--- 文件段落 ---

深入淺出 BPF TCP 擁塞演算法實現原理

本文地址：https://www.ebpf.top/post/ebpf_struct_ops

1. 前言

eBPF 的飛輪仍然在快速轉動，自從 Linux 核心 5.6 版本支援 eBPF 程式修改 TCP 擁塞演算法能力，可通過在使用者態修改核心中擁塞函式結構指標實現；在 5.13 版本中該功能又被進一步優化，增加了該類程式型別直接呼叫部分核心程式碼的能力，這避免了在 eBPF 程式中需要重複實現核心中使用的 TCP 擁塞演算法相關的函式。

這兩個功能的實現，為 Linux 從巨集核心向智慧化的微核心提供的演進，雖然當前只是聚焦在 TCP 擁塞演算法的控制，但是這兩個功能的實現卻具有非常好的想象空間。這是因為 Linux 核心中的諸多功能都是基於結構體指標的方式，當我們具有在使用者編寫的 eBPF 程式完成核心結構體中函式的重定向，則可以實現核心的靈活擴充套件和功能的增強，再配合核心函式直接的呼叫能力，等同於為普通使用者提供了定製核心的能力。儘管這只是 eBPF 一小步，後續卻可能會稱為核心生態的一大步。

本文先聚焦在 5.6 版本為 TCP 擁塞演算法定製而提供的 STRUCT_OPS 的能力，對於該型別 eBPF 程式呼叫 Linux 核心函式的能力，我們會在下一篇進行詳細介紹。

2. eBPF 賦能 TCP 擁塞控制演算法

為了支援通過 eBPF 程式可以修改 TCP 擁塞控制演算法的能力，來自於 Facebook 的工程師 Martin KaFai Lau 於 2020-01-08 號提交了一個有 11 個小 Patch 組成的提交。實現為 eBPF 增加了 BPF_MAP_TYPE_STRUCT_OPS 新的 map 結構型別和 BPF_PROG_TYPE_STRUCT_OPS 的程式型別，當前階段只支援對於核心中 TCP 擁塞結構 tcp_congestion_ops 的修改。

--- 資料集條目 ---

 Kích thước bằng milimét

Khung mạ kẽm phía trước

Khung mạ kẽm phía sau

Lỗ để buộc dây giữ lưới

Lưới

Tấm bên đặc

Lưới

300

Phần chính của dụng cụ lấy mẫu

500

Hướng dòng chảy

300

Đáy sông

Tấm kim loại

---
--- 資料集條目 ---

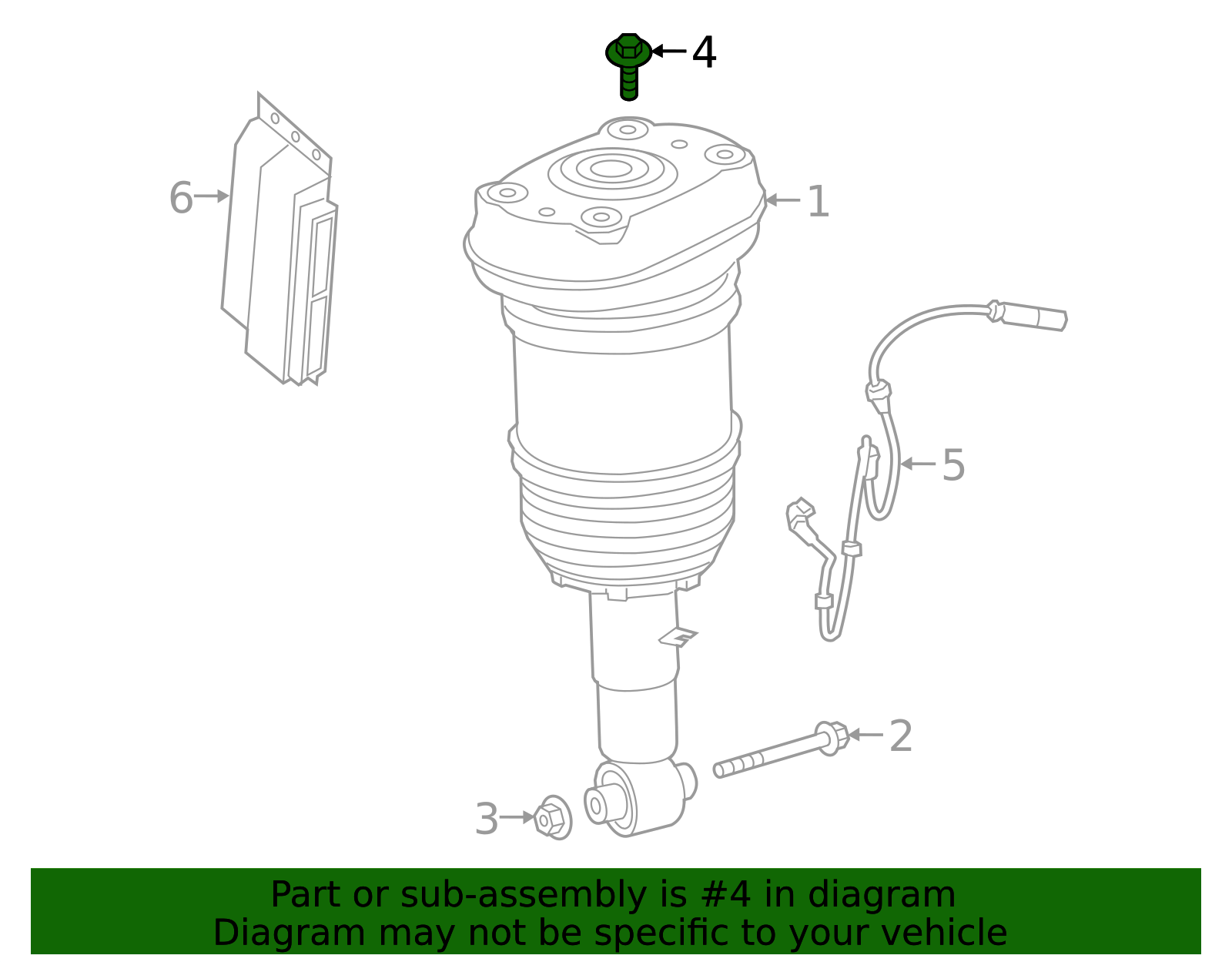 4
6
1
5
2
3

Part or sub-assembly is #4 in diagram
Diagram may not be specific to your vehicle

---
--- 資料集條目 ---

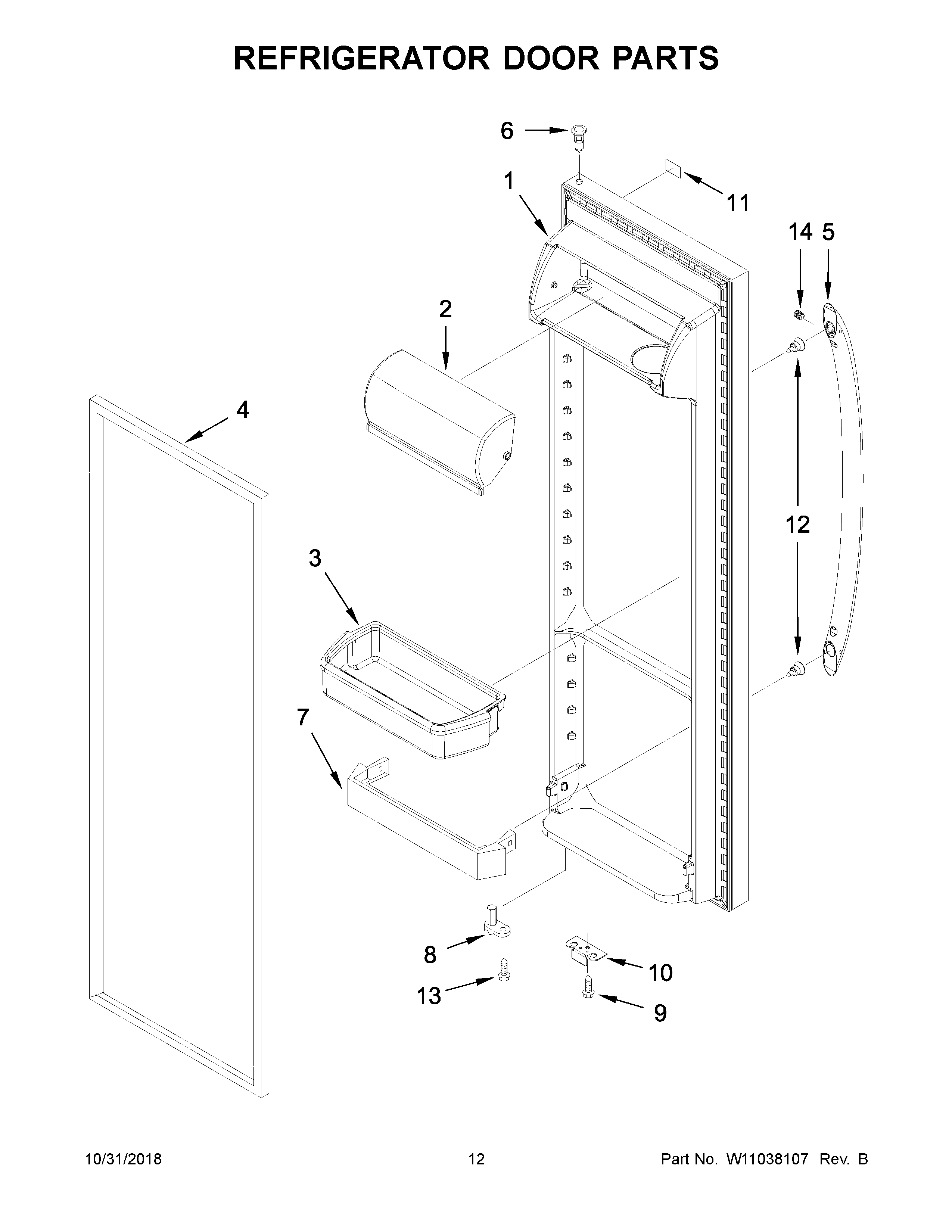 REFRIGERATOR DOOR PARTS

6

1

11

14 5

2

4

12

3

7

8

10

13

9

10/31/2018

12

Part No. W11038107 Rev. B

---

▸ 工作指示 1
請改寫 BPF TCP 擁塞演算法一文中的一段：從含有「eBPF 的飛輪仍然在快速轉動，自從 Linux」的字句開始，到「程式呼叫 Linux 核心函式的能力，我們會在下一篇進行詳細介紹。」之後停止，並把其中的「TCP 擁塞演算法」換成「TCP 壅塞控制演算法」。
▸ 工作指示 2
根據 BPF TCP 擁塞演算法一文，Martin KaFai Lau 是在哪一天提交那組修改的？

▸ 練習輸出 1
eBPF 的飛輪仍然在快速轉動，自從 Linux 核心 5.6 版本支援 eBPF 程式修改 TCP 壅塞控制演算法能力，可通過在使用者態修改核心中擁塞函式結構指標實現；在 5.13 版本中該功能又被進一步優化，增加了該類程式型別直接呼叫部分核心程式碼的能力，這避免了在 eBPF 程式中需要重複實現核心中使用的 TCP 壅塞控制演算法相關的函式。

這兩個功能的實現，為 Linux 從巨集核心向智慧化的微核心提供的演進，雖然當前只是聚焦在 TCP 壅塞控制演算法的控制，但是這兩個功能的實現卻具有非常好的想象空間。這是因為 Linux 核心中的諸多功能都是基於結構體指標的方式，當我們具有在使用者編寫的 eBPF 程式完成核心結構體中函式的重定向，則可以實現核心的靈活擴充套件和功能的增強，再配合核心函式直接的呼叫能力，等同於為普通使用者提供了定製核心的能力。儘管這只是 eBPF 一小步，後續卻可能會稱為核心生態的一大步。

本文先聚焦在 5.6 版本為 TCP 壅塞控制演算法定製而提供的 STRUCT_OPS 的能力，對於該型別 eBPF 程式呼叫 Linux 核心函式的能力，我們會在下一篇進行詳細介紹。

▸ 練習輸出 2
2020-01-08